**TEXT SECTION**
━━━━━━━━━━━━━━━━━━━━━━━━━━━━━━
Looking back ten years at what would be referred to as “The
Great Recession,” it is easy to think of this event as somehow “minor” in
comparison to the Great Depression of the 1930s. Both involved greed, mismanagement, and the
collapse of overinflated assets, but they differed dramatically in the
financial environments in which events occurred. The Great Depression unrolled on a timescale
of years; that of the Great Recession, given a highly globalized financial
community, required policy responses on the timescales of months-to-weeks, and
even occasionally days. Many believe
that the crisis of 2008 was potentially more severe than that of the Great
Recession, and it was only by the narrowest of margins that a far greater
disaster was avoided.
Reviewing the events of ten years ago, when there truly
were adults in the room, also provides an opportunity to make a comparison with
the frightening situation we find ourselves in now.
Adam Tooze is a professor of history at Columbia
University. He provides a fresh look at
the events that shook the financial world in 2008 to educate us on how
catastrophe was averted. His hope is to make us realize that it could
happen again and the next time we may not be so fortunate. He provided an excellent article in Foreign Affairs: The Forgotten History of the Financial Crisis: What the World Should Have Learned in 2008.
Tooze provides some perspective to justify the claim that
the period of late 2008 produced “the worst financial crisis in global history.”
“Although more banks failed
during the Depression, these failures were scattered between 1929 and 1933 and
involved far smaller balance sheets. In 2008, both the scale and the speed of
the implosion were breathtaking. According to data from the Bank for
International Settlements, gross capital flows around the world plunged by 90
percent between 2007 and 2008.”
━━━━━━━━━━━━━━━━━━━━━━━━━━━━━━
**INPUT DATA**

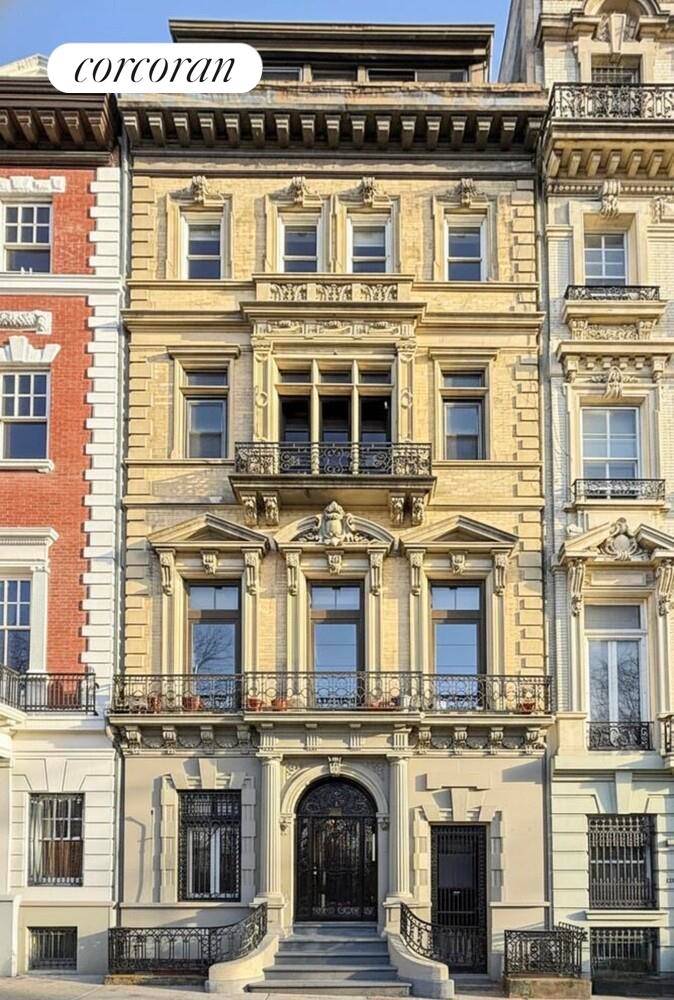 Just Listed Beaux Arts Beauty 334 Riverside Drive A once in a generation canvas on the elevated sweep of Riverside Drive, just off Duke Ellington Boulevard W.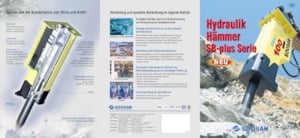 Marteaux -piqueurs hydrauliques Soosan SB121 TS-P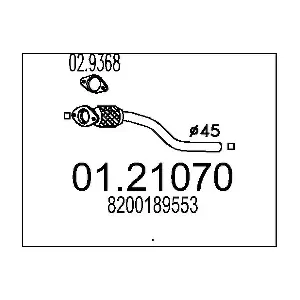 8200189553 RENAULT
━━━━━━━━━━━━━━━━━━━━━━━━━━━━━━
**THINGS TO DO**
- a) According to the text on the Great Recession, what is Adam Tooze's job?
- b) Using the text on the Great Recession, explain why Tooze says late 2008 produced a crisis worse than the Depression even though more banks failed during the Depression.
- c) Write out the part of the text on the Great Recession starting with "Reviewing the events" and going on through "Learned in 2008.".

**SOLUTIONS TO THE EXERCISE**
- a) He is a professor of history at Columbia University.

- b) The bank failures of the Depression were spread out between 1929 and 1933 and involved far smaller balance sheets. In 2008, both the scale and the speed of the collapse were breathtaking, with gross capital flows around the world dropping by 90 percent between 2007 and 2008.

- c)
Reviewing the events of ten years ago, when there truly
were adults in the room, also provides an opportunity to make a comparison with
the frightening situation we find ourselves in now.
Adam Tooze is a professor of history at Columbia
University. He provides a fresh look at
the events that shook the financial world in 2008 to educate us on how
catastrophe was averted. His hope is to make us realize that it could
happen again and the next time we may not be so fortunate. He provided an excellent article in Foreign Affairs: The Forgotten History of the Financial Crisis: What the World Should Have Learned in 2008.